» Document text:
[start]
25. Action Philosophers- Great idea, to introduce the major ideas of famous philosophers in comic book format. I'm turning into an admirer of graphic novels for their power and subtlety in the hands of masters. I finished the first two books in the series.

26. The C Programming Language- I will complete K&R. I definitely will. Such great ideas, such beautiful writing.

27. Easy Riders, Raging Bulls- I'd been searching for this book since I saw it in Subhakar's bag all those years ago in Vidyaranya. Its been what, almost five years now. I recently got the ebook and started it enthusiastically. I know the story of the movie brats in broad strokes but this book fills in the details. It's just that I need to have watched these movies to really understand their significance so I'm putting it off until I find the time to read it while educating myself on the films as well.

28. Blind Willow, Sleeping Woman- I think I'm developing a taste for Murakami. I was left cold by his Second bakery attack, was too apathetic to get past the beginning of Kafka on the Shore, got to about half of What I talk about when I talk about Running until he started repeating himself to the point of irritating the reader ( Geoff Dyer takes on the book in his own inimitable style ) but re-discovered him in The Newyorker recently and loved his Scheherzade, and Yesterday. And so I started off with this book and I must confess I'm beginning to like his writing. They're weird, yes, but they manage to grip the reader's attention and tell something about the human nature along the way.

29. Fooled by Randomness- A book full of ideas and other books and life philosophies and quiet musings. Loved listening to it.

I also recently read this wonderful story about a struggling writer and identified a lot with it. Moreover, reading some wonderful longform essays on The Blizzard and The Cricket Monthly.

So, that's the exhaustive list. And despite so many of these books waiting to be read, I'm going to bed now reading Budugu. 15 December was Bapu's birthday and I wanted to revisit the wonderful memories BapuRamaneeyam gave me by going through the wonderful book.

Wednesday, November 12, 2014

Love in the Time of Everything

When, once, asked about his legendary concentration, Rahul Dravid said, "It’s not easy to concentrate for 10 hours. You switch on and off. You push yourself. Your mind wanders, but you bring it back. You steel yourself. That’s the real beauty, when you win the battle against yourself." Increasingly, this seems to be the way I'm beginning to see relationships. Love is in the air. It's probably the age but for almost everyone I know, Love has become the fixation. People are either overwhelmed, confused, angry, resentful, depressed, optimistic or desperate and all for that one word. I've always maintained that life is like a Sine Wave. All your moods, choices, ideas, philosophies are dependent upon whether you're riding the crest or the trough. When you're riding the crest, the world can't be a better place. You love yourself, forgive people, dream big, charm the hell out of others and in moments of solitude, thank God and hope that when you fall, you don't fall too bad. On the other hand, while riding the trough, you hate yourself, are too hard at yourself and others, are too scared to dream, claim that all people are hypocrites and in moments of unnerving loneliness, pray that you get out this as soon as possible. That's life.
[end]
» What you have to do: Echo the blog post word for word, starting with "29. Fooled by" and going on through "The Cricket Monthly.". These rows were drawn from a different source than the blog post.

» Data listing:
[start]
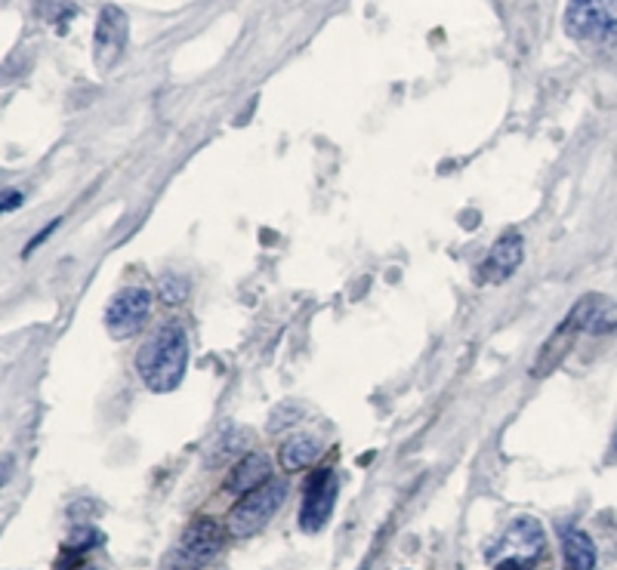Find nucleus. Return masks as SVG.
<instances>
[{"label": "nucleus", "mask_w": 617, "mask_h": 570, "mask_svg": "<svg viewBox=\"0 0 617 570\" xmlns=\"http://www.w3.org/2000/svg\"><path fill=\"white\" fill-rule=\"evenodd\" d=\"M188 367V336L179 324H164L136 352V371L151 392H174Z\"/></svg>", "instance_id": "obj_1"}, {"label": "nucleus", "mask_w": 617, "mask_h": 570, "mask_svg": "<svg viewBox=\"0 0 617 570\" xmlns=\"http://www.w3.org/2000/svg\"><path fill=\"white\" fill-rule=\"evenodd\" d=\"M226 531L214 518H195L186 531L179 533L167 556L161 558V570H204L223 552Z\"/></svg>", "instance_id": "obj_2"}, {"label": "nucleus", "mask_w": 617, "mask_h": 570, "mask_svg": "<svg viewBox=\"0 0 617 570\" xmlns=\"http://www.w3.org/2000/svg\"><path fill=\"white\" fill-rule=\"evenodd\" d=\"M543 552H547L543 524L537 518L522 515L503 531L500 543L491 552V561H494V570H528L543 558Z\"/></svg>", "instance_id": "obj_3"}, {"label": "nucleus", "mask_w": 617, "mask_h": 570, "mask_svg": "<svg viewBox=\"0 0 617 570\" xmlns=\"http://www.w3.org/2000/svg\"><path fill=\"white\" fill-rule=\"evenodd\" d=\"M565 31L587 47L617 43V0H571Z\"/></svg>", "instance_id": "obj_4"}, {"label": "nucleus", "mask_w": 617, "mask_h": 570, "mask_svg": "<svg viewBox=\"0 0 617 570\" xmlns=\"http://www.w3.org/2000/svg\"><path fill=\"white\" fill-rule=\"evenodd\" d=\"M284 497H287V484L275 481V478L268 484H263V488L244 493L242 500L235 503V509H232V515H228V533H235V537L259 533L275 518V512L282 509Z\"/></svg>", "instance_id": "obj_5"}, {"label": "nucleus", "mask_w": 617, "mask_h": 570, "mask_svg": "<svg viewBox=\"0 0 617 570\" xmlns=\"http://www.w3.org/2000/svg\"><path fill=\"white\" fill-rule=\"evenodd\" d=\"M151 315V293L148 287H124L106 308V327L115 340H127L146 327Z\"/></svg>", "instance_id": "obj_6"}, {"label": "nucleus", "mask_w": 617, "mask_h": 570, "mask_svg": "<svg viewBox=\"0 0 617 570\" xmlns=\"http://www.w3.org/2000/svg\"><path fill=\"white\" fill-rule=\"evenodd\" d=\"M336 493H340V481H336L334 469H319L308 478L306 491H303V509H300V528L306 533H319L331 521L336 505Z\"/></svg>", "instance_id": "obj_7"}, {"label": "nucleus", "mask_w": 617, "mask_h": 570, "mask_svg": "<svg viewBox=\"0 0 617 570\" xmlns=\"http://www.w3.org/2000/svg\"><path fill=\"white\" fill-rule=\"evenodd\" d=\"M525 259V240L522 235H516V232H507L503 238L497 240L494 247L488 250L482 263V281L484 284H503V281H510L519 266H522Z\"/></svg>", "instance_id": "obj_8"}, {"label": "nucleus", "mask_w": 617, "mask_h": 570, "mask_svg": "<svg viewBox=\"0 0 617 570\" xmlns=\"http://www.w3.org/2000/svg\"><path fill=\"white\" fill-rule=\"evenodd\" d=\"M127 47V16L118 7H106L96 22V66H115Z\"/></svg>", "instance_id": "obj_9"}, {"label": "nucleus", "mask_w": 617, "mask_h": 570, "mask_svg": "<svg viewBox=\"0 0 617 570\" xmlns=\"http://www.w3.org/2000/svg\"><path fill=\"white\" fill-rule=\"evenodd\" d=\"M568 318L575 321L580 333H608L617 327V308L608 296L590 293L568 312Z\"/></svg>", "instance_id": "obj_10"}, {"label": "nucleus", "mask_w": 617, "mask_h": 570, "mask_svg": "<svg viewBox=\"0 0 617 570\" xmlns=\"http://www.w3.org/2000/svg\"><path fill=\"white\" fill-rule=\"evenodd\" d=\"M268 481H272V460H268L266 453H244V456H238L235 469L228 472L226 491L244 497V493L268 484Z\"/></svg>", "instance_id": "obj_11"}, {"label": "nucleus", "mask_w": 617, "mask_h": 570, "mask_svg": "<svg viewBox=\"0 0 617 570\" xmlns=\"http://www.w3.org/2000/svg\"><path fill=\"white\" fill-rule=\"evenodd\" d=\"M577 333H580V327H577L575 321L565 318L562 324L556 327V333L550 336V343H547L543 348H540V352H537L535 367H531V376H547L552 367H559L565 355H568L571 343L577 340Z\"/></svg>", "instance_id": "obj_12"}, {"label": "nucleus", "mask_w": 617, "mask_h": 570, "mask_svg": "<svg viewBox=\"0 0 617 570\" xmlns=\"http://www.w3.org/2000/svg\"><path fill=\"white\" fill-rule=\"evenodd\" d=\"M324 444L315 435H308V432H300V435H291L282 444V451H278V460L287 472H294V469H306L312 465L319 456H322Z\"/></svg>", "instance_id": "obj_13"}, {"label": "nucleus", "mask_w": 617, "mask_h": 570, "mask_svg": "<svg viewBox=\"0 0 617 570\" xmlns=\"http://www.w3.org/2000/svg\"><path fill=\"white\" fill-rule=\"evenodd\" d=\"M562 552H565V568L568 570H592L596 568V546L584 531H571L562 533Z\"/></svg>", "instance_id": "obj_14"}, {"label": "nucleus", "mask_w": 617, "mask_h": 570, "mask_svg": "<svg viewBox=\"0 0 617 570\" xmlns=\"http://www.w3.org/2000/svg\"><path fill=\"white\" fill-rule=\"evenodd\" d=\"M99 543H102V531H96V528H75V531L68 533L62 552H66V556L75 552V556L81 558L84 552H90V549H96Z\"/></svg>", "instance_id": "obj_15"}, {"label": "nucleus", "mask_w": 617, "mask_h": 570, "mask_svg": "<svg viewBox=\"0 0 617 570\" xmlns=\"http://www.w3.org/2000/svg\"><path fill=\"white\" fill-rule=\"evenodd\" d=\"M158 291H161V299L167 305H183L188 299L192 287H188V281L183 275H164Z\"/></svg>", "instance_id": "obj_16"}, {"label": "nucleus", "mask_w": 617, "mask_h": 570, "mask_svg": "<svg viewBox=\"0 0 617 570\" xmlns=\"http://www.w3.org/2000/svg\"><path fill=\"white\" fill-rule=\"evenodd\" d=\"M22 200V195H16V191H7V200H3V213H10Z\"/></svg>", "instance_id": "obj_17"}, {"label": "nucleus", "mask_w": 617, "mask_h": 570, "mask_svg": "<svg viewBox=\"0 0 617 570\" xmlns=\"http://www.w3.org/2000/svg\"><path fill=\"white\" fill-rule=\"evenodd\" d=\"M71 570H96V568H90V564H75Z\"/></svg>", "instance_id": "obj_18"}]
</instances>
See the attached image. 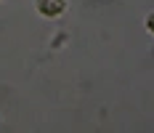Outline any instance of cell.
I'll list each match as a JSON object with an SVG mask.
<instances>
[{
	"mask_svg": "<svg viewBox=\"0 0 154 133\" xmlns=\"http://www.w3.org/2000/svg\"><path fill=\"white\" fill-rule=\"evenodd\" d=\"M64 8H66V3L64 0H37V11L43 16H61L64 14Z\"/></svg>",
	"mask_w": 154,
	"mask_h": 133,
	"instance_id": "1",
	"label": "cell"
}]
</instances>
[end]
» Finished task:
29. Fooled by Randomness- A book full of ideas and other books and life philosophies and quiet musings. Loved listening to it.

I also recently read this wonderful story about a struggling writer and identified a lot with it. Moreover, reading some wonderful longform essays on The Blizzard and The Cricket Monthly.